● Text to read
☆ ☆ ☆ ☆

So here I am, 8 days post ride and, I am planning for the next event.

What I can’t fathom is how the TDF riders race similar distances for 21 consecutive days at twice the pace.  All right.  They are a lot younger.  They are professionals and train full time.  But really!

It is simply amazing.

Kit and fuel …

The weather man is calling for a sunny, hot day for the 2014 Canada Populaire.  Clear blue skies with temperatures around 30 degrees Celsius.  Hot.

I am going to wear one of my favourite Louis Garneau kits.

The full zip jersey has 5 pockets at the back.  The full length zipper will allow me to completely unzip the top if I am too hot.  It is made of a wicking material that draws perspiration away from the body but, at the same time, blocks the wind.  A terrific material.  And, the 5 pockets will make it easier to carry more fuel.  There is a pocket for my iPhone.  I want to take pictures along the way.  3 pockets are deep and intended for gels and bars.  I will load each with an endurance GoToob filled with my homemade gel and a Cliff Bar.  And, the 5th pocket is intended for used packaging so I don’t litter the road along the way.

The black compression bibs are particularly comfortable and, since they are relatively new, the padding is still in good shape for this long ride.  I also have some chamois cream to apply.  I don’t usually use it.  Chaffing is not usually a problem.  But because it is a longer ride than normal and hot, I apply it to the shorts and my bottom.

☆ ☆ ☆ ☆

● Record set
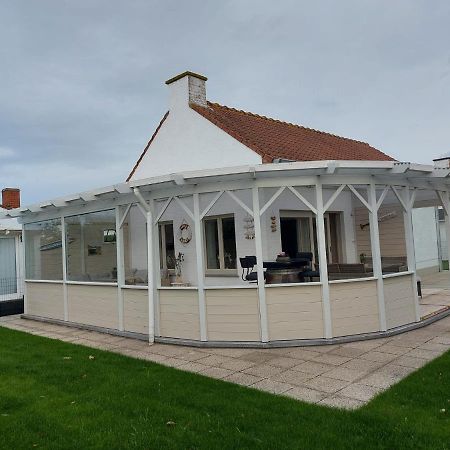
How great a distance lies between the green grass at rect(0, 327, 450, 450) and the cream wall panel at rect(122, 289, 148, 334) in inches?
87.3

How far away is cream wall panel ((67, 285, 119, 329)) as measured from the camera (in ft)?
29.3

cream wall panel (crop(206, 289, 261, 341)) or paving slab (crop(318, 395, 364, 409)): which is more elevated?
cream wall panel (crop(206, 289, 261, 341))

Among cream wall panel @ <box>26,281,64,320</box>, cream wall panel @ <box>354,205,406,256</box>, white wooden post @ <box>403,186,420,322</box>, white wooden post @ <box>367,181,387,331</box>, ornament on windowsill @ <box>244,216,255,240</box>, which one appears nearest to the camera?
white wooden post @ <box>367,181,387,331</box>

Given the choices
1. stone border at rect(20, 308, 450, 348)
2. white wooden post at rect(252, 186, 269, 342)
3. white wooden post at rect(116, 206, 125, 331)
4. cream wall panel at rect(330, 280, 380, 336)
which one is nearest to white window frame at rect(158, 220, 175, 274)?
white wooden post at rect(116, 206, 125, 331)

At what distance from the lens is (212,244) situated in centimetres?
1127

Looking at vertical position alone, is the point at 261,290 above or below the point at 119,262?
below

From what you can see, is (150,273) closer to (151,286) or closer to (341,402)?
(151,286)

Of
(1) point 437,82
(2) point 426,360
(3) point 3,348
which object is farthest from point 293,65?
Result: (3) point 3,348

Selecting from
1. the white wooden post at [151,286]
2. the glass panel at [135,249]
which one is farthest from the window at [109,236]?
the white wooden post at [151,286]

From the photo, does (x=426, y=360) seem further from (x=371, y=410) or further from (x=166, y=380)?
(x=166, y=380)

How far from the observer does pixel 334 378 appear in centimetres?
534

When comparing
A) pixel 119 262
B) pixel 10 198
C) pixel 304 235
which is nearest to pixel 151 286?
pixel 119 262

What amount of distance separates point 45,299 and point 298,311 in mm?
7149

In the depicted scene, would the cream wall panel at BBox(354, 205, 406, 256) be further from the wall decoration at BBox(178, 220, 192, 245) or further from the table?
the table
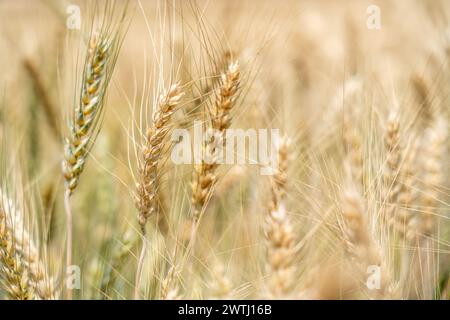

☆ ☆ ☆ ☆

● Given instruction 1
Reproduce the cycling post, everything from "Kit and fuel …" down to "Louis Garneau kits.".
● Given instruction 2
Carry on the cycling post from the point where it stops.
The listing plays no part in what you need to do here.

● Answer 1
Kit and fuel …

The weather man is calling for a sunny, hot day for the 2014 Canada Populaire.  Clear blue skies with temperatures around 30 degrees Celsius.  Hot.

I am going to wear one of my favourite Louis Garneau kits.

● Answer 2
Fuel is key for a long ride like this.  Everyone is different but I have found that if I continually hydrate and refuel throughout the day, I last longer and perform better.  Every 20-30 minutes I sip on water and have some gel or bar, averaging 1 bar and/or 1/2 of a GoToob every hour in addition to 1/2 – 1 full bottle of water.  I have to make myself do this.  There is a tendency to keep cycling but, if I leave it, I’ll “bonk” after 2-3 hours.

LG Quartz helmet.  Check.  Sunscreen.  Check.  Lip balm.  Check.  Maratona Dles Dolomites white gloves and matching ankle socks (a gift).  Check.

All that is left is to make the gels. I’ll do this last thing tonight because I have an early 5:30 am start tomorrow.

Oh ya.  One more thing.  I am thinking of shaving my legs.  I have never done it before and, have always wanted to try.

What do you think?


Ride to Deep Cove

I cycled to Deep Cove and back today.  It is a 100 km round trip with some of the most difficult climbs I have experienced this season.  Some long.  And some, very steep.  25%.  Perhaps more.  When my pace falls below 10 kph, it’s steep.  There were times I was struggling to maintain a 6-7 kph pace. Tough.  But satisfying.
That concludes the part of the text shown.